Al salir del coche, Ben se arregló la corbata y se puso la chaqueta del traje que había comprado para la ocasión, en el que se había gastado mucho dinero y que probablemente no se pondría nunca más. Se escuchaba el sonido de una big band flotando en la brisa. Siguiendo la música, atajó por el césped hacia la parte de atrás de la casa. El extenso terreno de la hacienda apareció ante sus ojos.
Los invitados se apiñaban alrededor de una carpa a rayas situada en la hierba. Charlas y risas. Largas mesas con canapés, camareros con bandejas. Las mujeres llevaban vestidos veraniegos y grandes sombreros floreados. El banquete de boda era mucho más opulento de lo que Ben había esperado.

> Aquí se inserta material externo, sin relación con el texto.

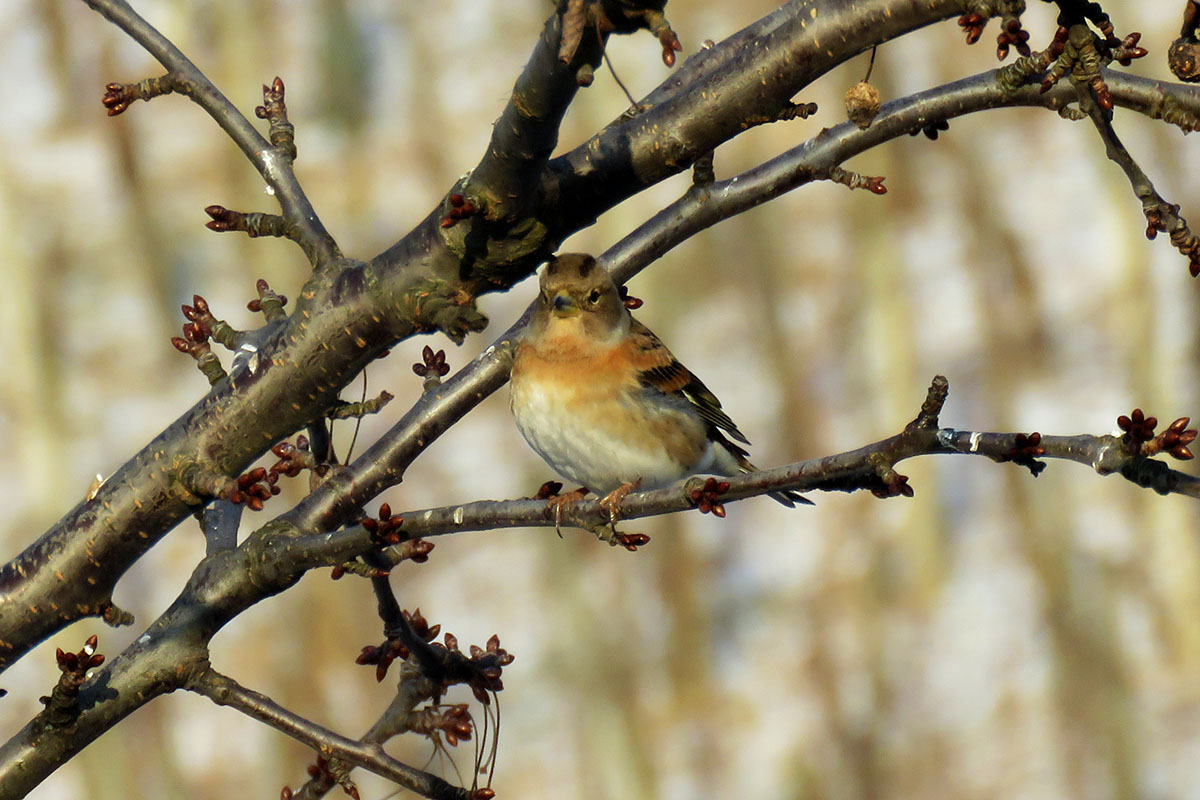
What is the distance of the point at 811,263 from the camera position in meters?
12.4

A Charlie le ha ido bien, pensó. No estaba mal para un londinense con los pies en el suelo y práctico que había empezado conduciendo camiones de abastecimiento en el Cuerpo de Ingenieros. Había servido desde que dejó la escuela. En el regimiento 22 del Servicio Especial Aéreo británico se había quedado en el rango de soldado. Nunca quiso ascender. Su única ambición era ser el mejor. Resultaba extraño imaginarlo casándose entre tanta riqueza. Ben se preguntó si sería feliz rodeado de todo aquello.

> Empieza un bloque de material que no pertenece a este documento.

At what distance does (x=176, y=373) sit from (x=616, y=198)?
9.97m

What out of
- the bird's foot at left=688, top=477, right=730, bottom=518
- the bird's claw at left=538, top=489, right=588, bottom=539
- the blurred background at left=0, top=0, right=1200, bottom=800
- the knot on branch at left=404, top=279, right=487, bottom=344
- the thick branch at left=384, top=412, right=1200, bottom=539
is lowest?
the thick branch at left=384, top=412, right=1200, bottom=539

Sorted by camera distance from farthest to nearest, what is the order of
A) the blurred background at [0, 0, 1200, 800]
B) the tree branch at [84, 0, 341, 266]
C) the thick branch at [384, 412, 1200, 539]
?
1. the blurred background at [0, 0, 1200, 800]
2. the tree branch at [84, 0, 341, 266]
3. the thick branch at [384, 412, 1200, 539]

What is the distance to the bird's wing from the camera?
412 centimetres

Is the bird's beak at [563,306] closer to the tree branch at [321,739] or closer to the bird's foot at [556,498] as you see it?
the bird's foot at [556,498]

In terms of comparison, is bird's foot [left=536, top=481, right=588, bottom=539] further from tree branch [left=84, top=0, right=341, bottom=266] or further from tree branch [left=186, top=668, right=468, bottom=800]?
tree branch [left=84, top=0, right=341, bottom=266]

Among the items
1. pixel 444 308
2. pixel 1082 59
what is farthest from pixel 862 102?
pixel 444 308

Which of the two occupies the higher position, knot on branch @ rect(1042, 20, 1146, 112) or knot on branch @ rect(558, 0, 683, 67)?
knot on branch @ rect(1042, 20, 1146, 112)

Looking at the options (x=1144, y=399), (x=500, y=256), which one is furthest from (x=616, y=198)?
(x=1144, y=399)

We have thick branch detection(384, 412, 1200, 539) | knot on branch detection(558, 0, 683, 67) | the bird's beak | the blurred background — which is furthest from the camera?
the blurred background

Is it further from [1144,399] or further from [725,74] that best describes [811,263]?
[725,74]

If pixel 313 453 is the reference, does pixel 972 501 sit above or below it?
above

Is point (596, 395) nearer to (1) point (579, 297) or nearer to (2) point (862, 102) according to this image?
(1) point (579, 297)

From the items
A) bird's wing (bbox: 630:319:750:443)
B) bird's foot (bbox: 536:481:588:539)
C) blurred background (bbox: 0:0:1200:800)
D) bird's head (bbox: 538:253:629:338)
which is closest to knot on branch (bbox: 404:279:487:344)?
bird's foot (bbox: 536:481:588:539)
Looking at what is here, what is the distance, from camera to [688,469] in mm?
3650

Charlie y su flamante esposa estaban entre las parejas que bailaban sobre el césped. Ben sonrió al reconocerlo. No parecía haber cambiado demasiado, excepto por el esmoquin. La banda había empezado a tocar un viejo tema de jazz que recordaba vagamente, Glenn Miller o Benny Goodman. Los trombones y los saxos relucían bajo el sol.

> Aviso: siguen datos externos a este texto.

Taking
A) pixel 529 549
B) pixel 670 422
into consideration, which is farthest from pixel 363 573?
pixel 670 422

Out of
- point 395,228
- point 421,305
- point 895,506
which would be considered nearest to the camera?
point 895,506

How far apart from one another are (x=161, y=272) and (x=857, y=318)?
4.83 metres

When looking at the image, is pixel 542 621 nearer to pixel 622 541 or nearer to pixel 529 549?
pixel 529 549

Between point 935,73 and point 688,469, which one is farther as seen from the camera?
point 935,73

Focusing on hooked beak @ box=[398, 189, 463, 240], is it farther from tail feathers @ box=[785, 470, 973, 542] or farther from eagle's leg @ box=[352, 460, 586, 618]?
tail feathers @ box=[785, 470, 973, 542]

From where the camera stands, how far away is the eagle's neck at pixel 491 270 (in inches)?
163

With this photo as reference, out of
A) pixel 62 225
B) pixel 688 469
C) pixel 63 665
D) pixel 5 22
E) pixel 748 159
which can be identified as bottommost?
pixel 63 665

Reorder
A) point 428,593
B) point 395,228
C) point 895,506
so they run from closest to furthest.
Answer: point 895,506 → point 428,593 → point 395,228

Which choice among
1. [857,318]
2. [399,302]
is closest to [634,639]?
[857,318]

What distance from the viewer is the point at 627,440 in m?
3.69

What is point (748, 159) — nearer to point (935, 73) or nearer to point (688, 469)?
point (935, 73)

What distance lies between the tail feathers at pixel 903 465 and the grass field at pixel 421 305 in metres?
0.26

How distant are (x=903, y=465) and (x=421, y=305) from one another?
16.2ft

Ben se mantuvo apartado, se quedó de pie escuchando la música y observando a la gente, asimilando la escena. Volvieron a su mente los recuerdos del día de su boda, hacía tan solo unos meses. Con un gesto instintivo, se llevó la mano a la alianza de oro que llevaba colgada al cuello en una cinta de cuero. La tocó a través de la camisa, tratando de contener los demás recuerdos que bullían en su interior, los malos, los del día en que todo terminó
Por un instante, volvió a estar allí y a presenciar la escena. Parpadeó para borrar esas imágenes, luchó por arrinconarlas en la oscuridad. Sabía que volverían.
El baile acabó. Hubo aplausos y más risas. Charlie reconoció a Ben y lo saludó con la mano. Besó a su esposa y ella se marchó charlando con un grupo de amigos hacia la carpa mientras la banda empezaba a tocar otra pieza. Charlie se acercó rápidamente a Ben, se mostraba muy emocionado, incapaz de reprimir la amplia sonrisa de su rostro.
—Estás diferente con ese traje —dijo Ben.
—No pensé que vendría, señor. Me alegro de que haya podido. Lo he estado llamando durante días.
—Recibí tu mensaje —dijo Ben—. Y soy Ben, no «señor».
—Me alegro de verte, Ben.
—Yo también me alegro. —Le dio unas cariñosas palmaditas en el hombro.
—Bueno, ¿cómo te ha ido? —preguntó Charlie—. ¿Cómo te van las cosas?
—Ha pasado mucho tiempo —contestó Ben evadiendo la pregunta.
—Cinco años, más o menos.
—Enhorabuena por la boda. Me alegro por ti.
—Gracias. Somos muy felices.
—Menudo sitio. Tenéis una casa preciosa.
—¿Esto? —Charlie recorrió el horizonte con la mano, la casa y el terreno tan bien cuidado—. Estarás de broma. Pertenece a los padres de Rhonda. Ellos son los que pagan todo esto. Es hija única, ya sabes. Un poco excesivo, pero que quede entre nosotros. Todo por alardear de su dinero. Si fuera por Rhonda y por mí, la habríamos celebrado en el registro civil municipal y después en el bar más cercano. —Sonrió afectuosamente—. ¿Y tú qué, Ben? ¿Diste el paso?
—¿El paso?
—Ya sabes, una vida normal, matrimonio, hijos, esas cosas.
—Ah. —Ben dudó. Qué más da. No tenía sentido fingir—. Me casé —dijo en voz baja.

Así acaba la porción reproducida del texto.